Reading the liner notes to Girly, his full-length debut under the moniker of Featured, one might imagine that acclaimed musician/producer Julian Beeston has a few chips on his shoulder regarding the circumstances of his impressive resume; renowned for his involvement in such bands as Nitzer Ebb, Cubanate, Die Krupps, Chemlab, and more, it’s clear that his production and songwriting talents were not given a proper outlet to flourish… until now. With an ample catalog of material written over the years, Featured showcases his distinct brand of alternative and electronically-driven rock, recalling the exploratory days of the mid-‘90s when machines were dubiously infused with the raging fire of the human soul. On the appropriately titled Girly, that soul is decidedly female as Beeston has gathered an enclave of some of this generation’s most exciting vocal talents, picking up where the We the People EP indicated the project would be taking us.
Returning from that EP is I Ya Toyah’s Ania Tarnowska, her melodious performance on “Higher Than the Sun” perhaps surpassing that of “We the People” as her vocal bravado soars above the pulsing groove of chugging guitars and warbling synths. The same can be said of songs like “Stitched Up,” “Meltdown,” and “Hysteria,” in which Christine Olsen’s bluesy yet biting timbre adds a distinctly hip-shaking, fist-pumping fury that makes for some abrasively catchy and anthemic choruses, while Mia FluxXx’s boisterous delivery accentuates the political swagger in lines like “Just ‘coz Ameri ‘can’ don’t mean Ameri ‘should’” on “Ameri Can” and the need for escape that resounds in the ominous “Somewhere Else,” both serving up white hot dishes of industrial/rock fire. The darkly insistent rhythms and trippy electronics of “Shelter” and “Satellite” evoke the Songs of Faith and Devotion era of Depeche Mode as Livvy Holland’s emotive voice seeming flutters along with the layers of synthesized strings, while the defiant hard rocking tone of “Come and Get It” with Sabrina Love’s roars of “Boom boom shake the room,” and Andrea Kerr’s sultry and saccharine voice atop trancelike bass and a screaming slide guitar in the coda accentuate the darkly pop sensibilities of a song like “Horizon.” Sadly, Girly seems to lose a bit of steam in the last few tracks as the psychedelic pop flairs of “Break Free” and the sparkling electro grooves of “Without You” just feel lightweight and anticlimactic against the livelier bulk of the record, although this isn’t to say that Paul Gilmer and Whitney Tai don’t deliver some marvelous vocal performances.

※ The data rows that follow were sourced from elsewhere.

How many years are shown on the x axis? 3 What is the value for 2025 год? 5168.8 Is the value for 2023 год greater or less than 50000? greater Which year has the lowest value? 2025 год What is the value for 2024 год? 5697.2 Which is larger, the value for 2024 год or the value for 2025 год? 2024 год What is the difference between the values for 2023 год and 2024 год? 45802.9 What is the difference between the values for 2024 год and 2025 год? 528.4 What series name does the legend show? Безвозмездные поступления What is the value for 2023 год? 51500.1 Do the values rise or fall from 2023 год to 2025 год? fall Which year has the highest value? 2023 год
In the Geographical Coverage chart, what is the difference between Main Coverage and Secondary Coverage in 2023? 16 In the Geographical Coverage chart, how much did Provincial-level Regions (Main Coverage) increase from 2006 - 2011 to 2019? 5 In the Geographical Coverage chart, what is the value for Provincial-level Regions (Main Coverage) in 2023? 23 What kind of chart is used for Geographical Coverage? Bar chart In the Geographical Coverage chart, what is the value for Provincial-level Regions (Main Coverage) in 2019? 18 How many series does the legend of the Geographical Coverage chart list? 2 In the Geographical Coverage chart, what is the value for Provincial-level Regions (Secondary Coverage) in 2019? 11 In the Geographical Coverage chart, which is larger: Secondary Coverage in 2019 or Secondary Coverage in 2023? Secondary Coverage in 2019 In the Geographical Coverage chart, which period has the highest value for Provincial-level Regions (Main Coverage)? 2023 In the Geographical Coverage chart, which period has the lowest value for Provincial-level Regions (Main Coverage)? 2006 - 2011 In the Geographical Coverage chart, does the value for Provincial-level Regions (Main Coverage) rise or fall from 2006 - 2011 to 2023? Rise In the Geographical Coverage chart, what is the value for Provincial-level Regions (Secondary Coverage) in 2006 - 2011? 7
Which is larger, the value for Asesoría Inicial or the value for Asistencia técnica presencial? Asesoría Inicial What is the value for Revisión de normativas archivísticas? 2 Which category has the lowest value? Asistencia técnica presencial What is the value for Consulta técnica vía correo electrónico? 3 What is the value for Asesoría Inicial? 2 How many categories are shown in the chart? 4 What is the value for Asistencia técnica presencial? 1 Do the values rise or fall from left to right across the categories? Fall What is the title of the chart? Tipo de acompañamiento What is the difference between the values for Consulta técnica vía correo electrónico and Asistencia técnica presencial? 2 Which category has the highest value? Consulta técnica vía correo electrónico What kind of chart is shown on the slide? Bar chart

With some added assistance from the likes of Steve White, Dean Garcia, Melissa Evila, and others, Girly is as strong an exhibition of Beeston’s pedigree as a musician and producer as the preceding We the People EP. The familiarity of the artist’s style adherent to the sounds that he helped to forge is less of a hindrance with the understanding that these songs had been written and developed in the years since then, though it will be nice to hear if Beeston will take Featured into different territories on future releases. Still, one would be hard-pressed to find fault with Girly, especially with such a contingent of formidable vocalists adorning Beeston’s celebrated musical abilities. Crude though it may be to say, it must be put simply that Featured’s Girly has balls!